# Try it:
Using the text on the history of the sash window, explain why the building act of 1774 changed the position of the sash window.
Text for analysis Block Start
Although the horizontal sliding window was in place in England during the end of the 16th Century – Elizabethan and Jacobean 1560-1660 period – it wasn’t until the Restoration House Style of 1660-1714 which gave rise to the sash window in the United Kingdom.
The exact timing of the sash window isn’t precise, but one with a counter balance is easier to date and considered by some historians as actually English in its invention!
It was during this restoration period that followers of Charles II and, later on William III, brought us a taste for Dutch style, Incidentally, it was William who also brought us Gin by way of advocating the mass distilling of English spirits.
Sash windows comprised of two frames – two sashes – divided by glazing bars and created nine, twelve or sixteen lights in each. These were set in a wooden box. At this stage, only one sash moved, but each were glazed with small squares measuring 250mm square. These new vertical sliding windows were employed in buildings toward the end of the Seventeenth Century, the earliest specification perhaps recorded was that of Sir Christopher Wren’s master joiner, Thomas Kinward, whose specification of a fully developed sash window was produced whilst working at Whitehall Palace.
From the 1680’s, the growth of the sash window would largely replace the familiar cross window – the cross window being a single mullion window with a transom set above the centre line forming a cross.
Rectangular lights replaced the diamond shaped lights of the finest houses, and the growth of the sash window would continue as it made its way into the terrace house, erected during the reign of Queen Anne 1701-1714.
The sash window would flourish during the Georgian Period of 1714-1790, but the consequence of The Great Fire of London would alter the position of the sash window via the building act of 1774 in so much as it was recessed behind the brickwork, acting as a fire retardant.
In fact, life itself flourished during this period. Medieval life began to meet modern standards head on. Although the majority of the people still lived on the land, improvements in industry and agriculture led to an explosion of wealth and construction and gave rise to resorts like Bath. Bath would provide beautiful examples of the sash window that live on today, which thankfully remain protected in conservation areas.
Text for analysis Block End
Data to examine Block Start
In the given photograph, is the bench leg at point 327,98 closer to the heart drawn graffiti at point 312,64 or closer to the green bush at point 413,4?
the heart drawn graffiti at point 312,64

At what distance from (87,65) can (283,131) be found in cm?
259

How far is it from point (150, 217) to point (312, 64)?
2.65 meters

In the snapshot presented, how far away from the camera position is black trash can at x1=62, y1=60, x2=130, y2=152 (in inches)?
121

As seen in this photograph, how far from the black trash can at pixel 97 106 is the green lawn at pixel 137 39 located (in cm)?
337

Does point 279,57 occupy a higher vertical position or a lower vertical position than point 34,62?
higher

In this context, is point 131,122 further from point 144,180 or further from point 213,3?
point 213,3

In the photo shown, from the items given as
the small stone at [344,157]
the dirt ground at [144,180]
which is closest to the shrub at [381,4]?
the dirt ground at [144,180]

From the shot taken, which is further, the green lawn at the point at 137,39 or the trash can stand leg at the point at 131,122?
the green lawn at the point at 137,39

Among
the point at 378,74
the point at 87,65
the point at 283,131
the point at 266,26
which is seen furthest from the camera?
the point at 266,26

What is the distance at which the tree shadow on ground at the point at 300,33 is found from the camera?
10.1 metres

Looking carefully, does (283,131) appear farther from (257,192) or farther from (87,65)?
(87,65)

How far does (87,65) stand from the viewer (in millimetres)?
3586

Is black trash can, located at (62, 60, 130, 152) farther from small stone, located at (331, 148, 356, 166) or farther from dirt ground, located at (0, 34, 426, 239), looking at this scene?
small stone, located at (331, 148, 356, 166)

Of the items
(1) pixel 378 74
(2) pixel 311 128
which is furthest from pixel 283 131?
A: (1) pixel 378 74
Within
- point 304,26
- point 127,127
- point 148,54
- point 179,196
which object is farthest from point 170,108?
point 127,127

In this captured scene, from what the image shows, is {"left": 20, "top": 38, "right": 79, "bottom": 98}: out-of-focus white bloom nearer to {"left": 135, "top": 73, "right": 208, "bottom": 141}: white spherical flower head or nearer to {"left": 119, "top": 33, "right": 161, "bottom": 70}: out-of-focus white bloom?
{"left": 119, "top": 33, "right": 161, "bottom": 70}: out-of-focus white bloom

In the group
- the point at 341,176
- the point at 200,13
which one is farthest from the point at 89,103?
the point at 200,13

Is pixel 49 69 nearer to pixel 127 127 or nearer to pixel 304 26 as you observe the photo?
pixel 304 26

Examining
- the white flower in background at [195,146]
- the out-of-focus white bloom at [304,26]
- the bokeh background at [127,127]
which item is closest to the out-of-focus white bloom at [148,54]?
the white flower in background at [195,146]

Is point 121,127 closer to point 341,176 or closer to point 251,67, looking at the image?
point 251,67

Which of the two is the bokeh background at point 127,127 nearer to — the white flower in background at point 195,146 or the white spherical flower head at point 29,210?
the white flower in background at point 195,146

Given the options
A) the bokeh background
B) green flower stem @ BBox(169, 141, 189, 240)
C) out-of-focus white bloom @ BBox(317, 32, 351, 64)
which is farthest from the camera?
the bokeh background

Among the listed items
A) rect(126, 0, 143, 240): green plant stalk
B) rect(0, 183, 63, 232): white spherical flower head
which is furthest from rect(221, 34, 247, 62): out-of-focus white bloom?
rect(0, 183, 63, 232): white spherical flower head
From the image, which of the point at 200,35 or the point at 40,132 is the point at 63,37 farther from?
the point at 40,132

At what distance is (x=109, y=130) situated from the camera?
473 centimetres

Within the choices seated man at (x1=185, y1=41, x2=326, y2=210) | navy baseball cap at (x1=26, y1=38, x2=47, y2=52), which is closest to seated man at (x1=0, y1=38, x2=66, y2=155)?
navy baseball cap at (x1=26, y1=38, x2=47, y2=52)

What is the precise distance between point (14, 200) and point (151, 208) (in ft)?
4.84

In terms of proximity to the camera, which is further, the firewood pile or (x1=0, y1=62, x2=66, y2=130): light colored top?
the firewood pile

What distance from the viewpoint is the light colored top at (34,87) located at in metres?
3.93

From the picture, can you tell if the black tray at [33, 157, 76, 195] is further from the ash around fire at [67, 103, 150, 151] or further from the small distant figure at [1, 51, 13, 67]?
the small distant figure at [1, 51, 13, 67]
Data to examine Block End
Data to examine Block Start
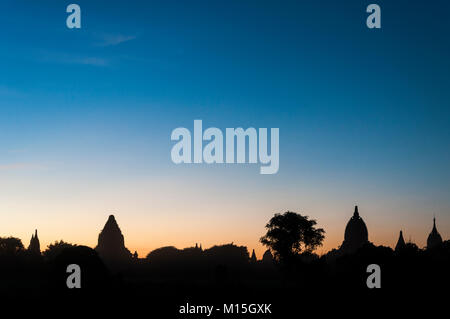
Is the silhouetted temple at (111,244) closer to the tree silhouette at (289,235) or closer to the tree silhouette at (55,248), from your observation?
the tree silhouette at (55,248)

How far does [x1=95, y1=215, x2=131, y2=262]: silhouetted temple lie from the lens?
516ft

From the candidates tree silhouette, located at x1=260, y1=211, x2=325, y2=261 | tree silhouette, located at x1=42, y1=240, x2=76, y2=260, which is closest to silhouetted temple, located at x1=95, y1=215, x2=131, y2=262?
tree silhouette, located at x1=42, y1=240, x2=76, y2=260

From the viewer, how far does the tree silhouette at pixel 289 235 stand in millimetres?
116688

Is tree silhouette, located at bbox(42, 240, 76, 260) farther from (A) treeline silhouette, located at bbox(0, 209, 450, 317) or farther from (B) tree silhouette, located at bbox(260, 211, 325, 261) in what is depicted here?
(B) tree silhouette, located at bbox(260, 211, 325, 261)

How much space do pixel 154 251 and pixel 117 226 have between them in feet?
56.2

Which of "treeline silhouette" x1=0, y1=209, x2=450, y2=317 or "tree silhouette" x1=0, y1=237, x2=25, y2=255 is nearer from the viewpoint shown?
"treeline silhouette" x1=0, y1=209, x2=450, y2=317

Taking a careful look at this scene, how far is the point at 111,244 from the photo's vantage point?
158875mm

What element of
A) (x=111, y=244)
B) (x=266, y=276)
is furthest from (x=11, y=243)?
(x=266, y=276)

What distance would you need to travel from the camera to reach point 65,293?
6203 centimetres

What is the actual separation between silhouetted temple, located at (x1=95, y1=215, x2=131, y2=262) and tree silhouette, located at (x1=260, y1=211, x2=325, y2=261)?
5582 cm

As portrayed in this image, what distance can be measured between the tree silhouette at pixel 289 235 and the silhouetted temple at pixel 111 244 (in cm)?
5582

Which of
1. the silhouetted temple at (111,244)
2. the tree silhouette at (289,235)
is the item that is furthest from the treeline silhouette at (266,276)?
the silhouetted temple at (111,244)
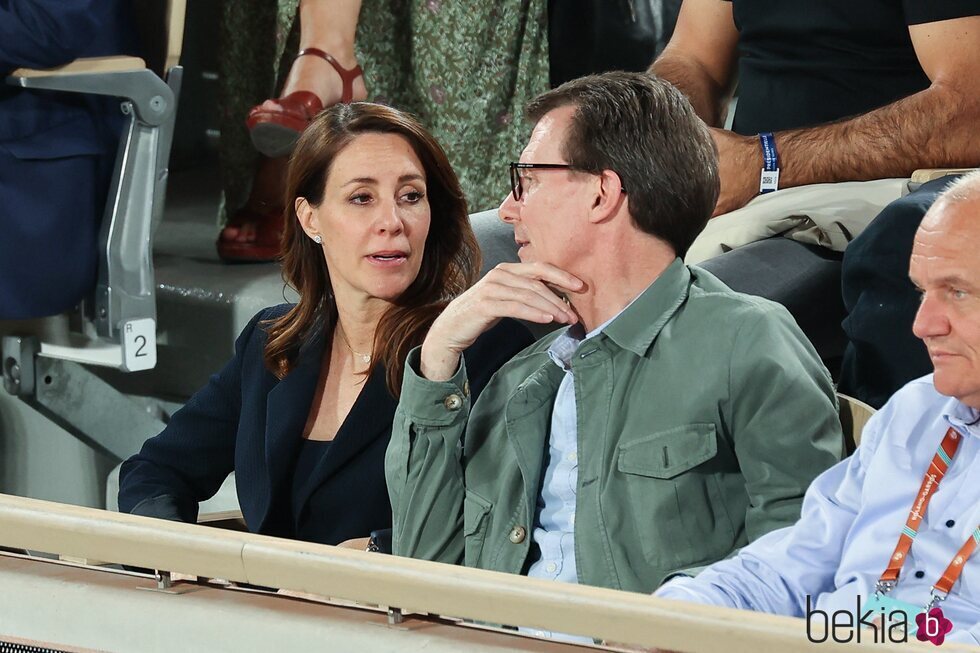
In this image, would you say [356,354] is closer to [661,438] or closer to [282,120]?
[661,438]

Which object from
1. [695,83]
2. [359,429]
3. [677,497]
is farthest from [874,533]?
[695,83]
Data to examine Block End
Data to examine Block Start
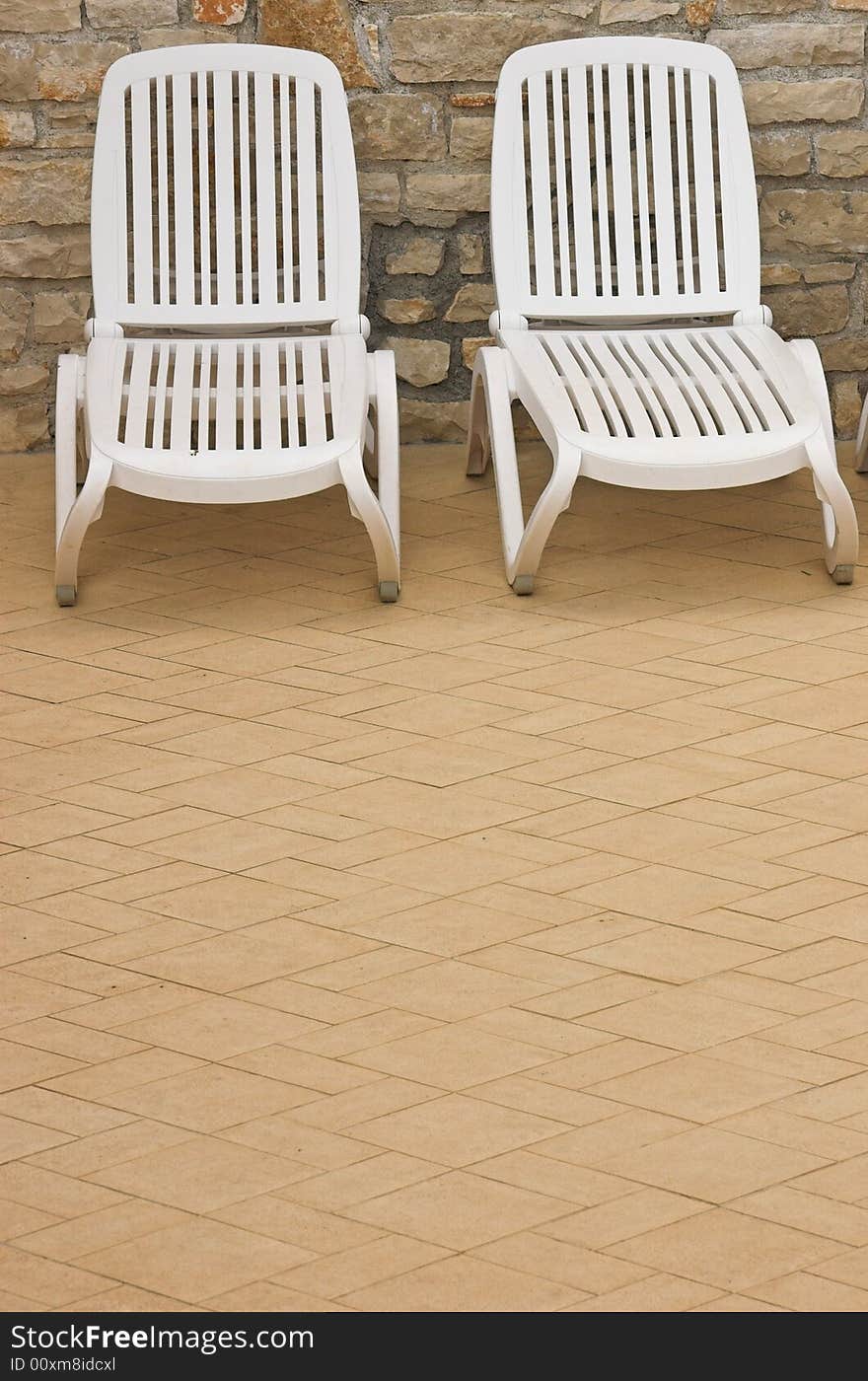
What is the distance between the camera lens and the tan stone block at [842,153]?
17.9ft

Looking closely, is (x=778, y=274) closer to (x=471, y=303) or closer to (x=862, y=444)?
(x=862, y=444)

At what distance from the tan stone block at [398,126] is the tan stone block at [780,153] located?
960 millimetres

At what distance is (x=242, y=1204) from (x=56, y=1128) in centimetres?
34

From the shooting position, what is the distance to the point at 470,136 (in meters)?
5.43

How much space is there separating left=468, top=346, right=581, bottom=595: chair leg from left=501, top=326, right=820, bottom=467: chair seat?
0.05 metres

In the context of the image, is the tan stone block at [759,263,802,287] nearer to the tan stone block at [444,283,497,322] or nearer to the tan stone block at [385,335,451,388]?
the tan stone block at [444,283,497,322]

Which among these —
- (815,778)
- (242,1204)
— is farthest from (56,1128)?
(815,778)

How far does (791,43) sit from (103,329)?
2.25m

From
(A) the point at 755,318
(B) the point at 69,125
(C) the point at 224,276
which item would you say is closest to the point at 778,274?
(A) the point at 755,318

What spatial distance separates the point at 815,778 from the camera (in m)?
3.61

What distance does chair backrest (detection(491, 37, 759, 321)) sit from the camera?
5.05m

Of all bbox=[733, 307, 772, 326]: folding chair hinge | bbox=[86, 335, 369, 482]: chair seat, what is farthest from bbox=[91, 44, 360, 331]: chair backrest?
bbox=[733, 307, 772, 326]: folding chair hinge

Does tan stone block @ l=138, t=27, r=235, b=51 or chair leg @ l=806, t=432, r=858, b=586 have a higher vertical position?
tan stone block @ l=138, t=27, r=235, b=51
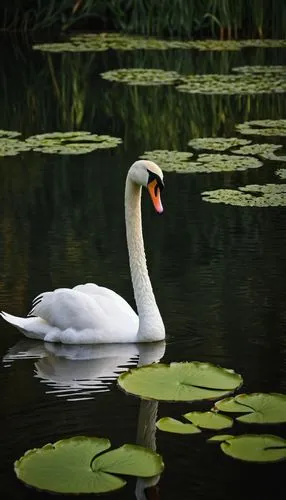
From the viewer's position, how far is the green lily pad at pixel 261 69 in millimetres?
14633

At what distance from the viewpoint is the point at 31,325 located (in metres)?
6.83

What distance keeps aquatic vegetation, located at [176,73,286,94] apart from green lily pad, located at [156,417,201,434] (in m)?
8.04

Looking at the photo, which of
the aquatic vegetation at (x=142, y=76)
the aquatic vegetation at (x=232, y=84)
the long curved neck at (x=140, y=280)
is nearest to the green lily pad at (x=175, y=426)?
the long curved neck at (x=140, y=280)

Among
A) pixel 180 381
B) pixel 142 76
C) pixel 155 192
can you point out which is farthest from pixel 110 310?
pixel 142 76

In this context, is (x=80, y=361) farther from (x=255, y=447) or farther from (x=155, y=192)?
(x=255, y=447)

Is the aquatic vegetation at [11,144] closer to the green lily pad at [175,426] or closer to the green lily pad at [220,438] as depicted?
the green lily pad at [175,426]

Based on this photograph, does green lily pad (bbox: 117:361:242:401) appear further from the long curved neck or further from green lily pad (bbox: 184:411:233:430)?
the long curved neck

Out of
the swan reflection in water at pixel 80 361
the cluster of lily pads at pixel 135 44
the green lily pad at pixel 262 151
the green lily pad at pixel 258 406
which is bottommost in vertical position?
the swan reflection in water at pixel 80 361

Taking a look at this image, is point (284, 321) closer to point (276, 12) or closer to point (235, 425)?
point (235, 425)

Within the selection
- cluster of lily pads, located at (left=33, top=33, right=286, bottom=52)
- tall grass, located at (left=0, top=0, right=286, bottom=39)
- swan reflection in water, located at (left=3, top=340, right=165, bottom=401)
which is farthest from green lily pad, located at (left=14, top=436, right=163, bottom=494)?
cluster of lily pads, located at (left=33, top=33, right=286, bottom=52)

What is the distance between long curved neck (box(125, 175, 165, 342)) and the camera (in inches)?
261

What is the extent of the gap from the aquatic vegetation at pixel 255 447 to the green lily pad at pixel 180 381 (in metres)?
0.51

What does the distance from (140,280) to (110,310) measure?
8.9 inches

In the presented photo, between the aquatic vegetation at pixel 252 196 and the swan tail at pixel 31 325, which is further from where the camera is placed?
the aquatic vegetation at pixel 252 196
Data to examine Block End
# Solution:
The change was a consequence of the Great Fire of London. Under the act, the sash window was recessed behind the brickwork so that it acted as a fire retardant.